**TO DO:**
Output each line of the material exactly as it stands.

━━━━━━━━

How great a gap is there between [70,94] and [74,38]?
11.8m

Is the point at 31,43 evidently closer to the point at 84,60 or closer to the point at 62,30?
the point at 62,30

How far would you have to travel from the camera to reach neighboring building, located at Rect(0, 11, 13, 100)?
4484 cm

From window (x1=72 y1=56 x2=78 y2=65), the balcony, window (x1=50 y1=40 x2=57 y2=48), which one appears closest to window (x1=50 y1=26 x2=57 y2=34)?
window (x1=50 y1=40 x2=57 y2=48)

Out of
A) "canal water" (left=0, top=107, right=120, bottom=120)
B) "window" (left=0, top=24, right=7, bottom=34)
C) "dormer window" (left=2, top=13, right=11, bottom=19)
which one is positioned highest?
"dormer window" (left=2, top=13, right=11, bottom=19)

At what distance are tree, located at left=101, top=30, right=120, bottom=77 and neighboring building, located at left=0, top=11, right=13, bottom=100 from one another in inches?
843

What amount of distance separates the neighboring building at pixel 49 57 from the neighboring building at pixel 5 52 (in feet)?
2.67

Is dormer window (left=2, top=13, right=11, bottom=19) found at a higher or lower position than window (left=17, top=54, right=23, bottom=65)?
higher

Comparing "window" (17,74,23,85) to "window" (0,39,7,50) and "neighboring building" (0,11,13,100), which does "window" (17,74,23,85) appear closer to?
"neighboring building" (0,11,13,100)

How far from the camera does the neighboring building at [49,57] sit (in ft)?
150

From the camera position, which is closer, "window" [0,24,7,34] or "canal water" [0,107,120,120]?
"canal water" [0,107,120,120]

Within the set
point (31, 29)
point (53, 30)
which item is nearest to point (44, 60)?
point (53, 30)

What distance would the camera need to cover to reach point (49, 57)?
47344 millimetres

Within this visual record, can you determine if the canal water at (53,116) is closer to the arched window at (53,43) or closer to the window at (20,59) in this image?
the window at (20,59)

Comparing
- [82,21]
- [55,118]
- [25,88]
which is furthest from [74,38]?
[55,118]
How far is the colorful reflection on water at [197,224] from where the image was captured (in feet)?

━━━━━━━━

**WRITTEN REPLY:**
How great a gap is there between [70,94] and [74,38]?
11.8m

Is the point at 31,43 evidently closer to the point at 84,60 or closer to the point at 62,30?
the point at 62,30

How far would you have to travel from the camera to reach neighboring building, located at Rect(0, 11, 13, 100)?
4484 cm

From window (x1=72 y1=56 x2=78 y2=65), the balcony, window (x1=50 y1=40 x2=57 y2=48), which one appears closest to window (x1=50 y1=26 x2=57 y2=34)?
window (x1=50 y1=40 x2=57 y2=48)

Out of
A) "canal water" (left=0, top=107, right=120, bottom=120)
B) "window" (left=0, top=24, right=7, bottom=34)
C) "dormer window" (left=2, top=13, right=11, bottom=19)
which one is positioned highest?
"dormer window" (left=2, top=13, right=11, bottom=19)

At what distance are tree, located at left=101, top=30, right=120, bottom=77 and neighboring building, located at left=0, top=11, right=13, bottom=100 from one another in inches?
843

What amount of distance separates the neighboring building at pixel 49 57 from the neighboring building at pixel 5 52 (in feet)?
2.67

Is dormer window (left=2, top=13, right=11, bottom=19) found at a higher or lower position than window (left=17, top=54, right=23, bottom=65)?
higher

Comparing "window" (17,74,23,85) to "window" (0,39,7,50) and "neighboring building" (0,11,13,100), which does "window" (17,74,23,85) appear closer to?
"neighboring building" (0,11,13,100)

How far from the camera does the neighboring building at [49,57] sit (in ft)?
150

From the camera position, which is closer, "window" [0,24,7,34] or "canal water" [0,107,120,120]?
"canal water" [0,107,120,120]

Within the set
point (31, 29)
point (53, 30)
which item is nearest to point (44, 60)?
point (53, 30)

What distance would the camera need to cover to reach point (49, 57)?
47344 millimetres

Within this visual record, can you determine if the canal water at (53,116) is closer to the arched window at (53,43) or closer to the window at (20,59) in this image?
the window at (20,59)

Comparing
- [82,21]
- [55,118]
- [25,88]
which is furthest from [74,38]?
[55,118]
How far is the colorful reflection on water at [197,224] from where the image was captured (in feet)?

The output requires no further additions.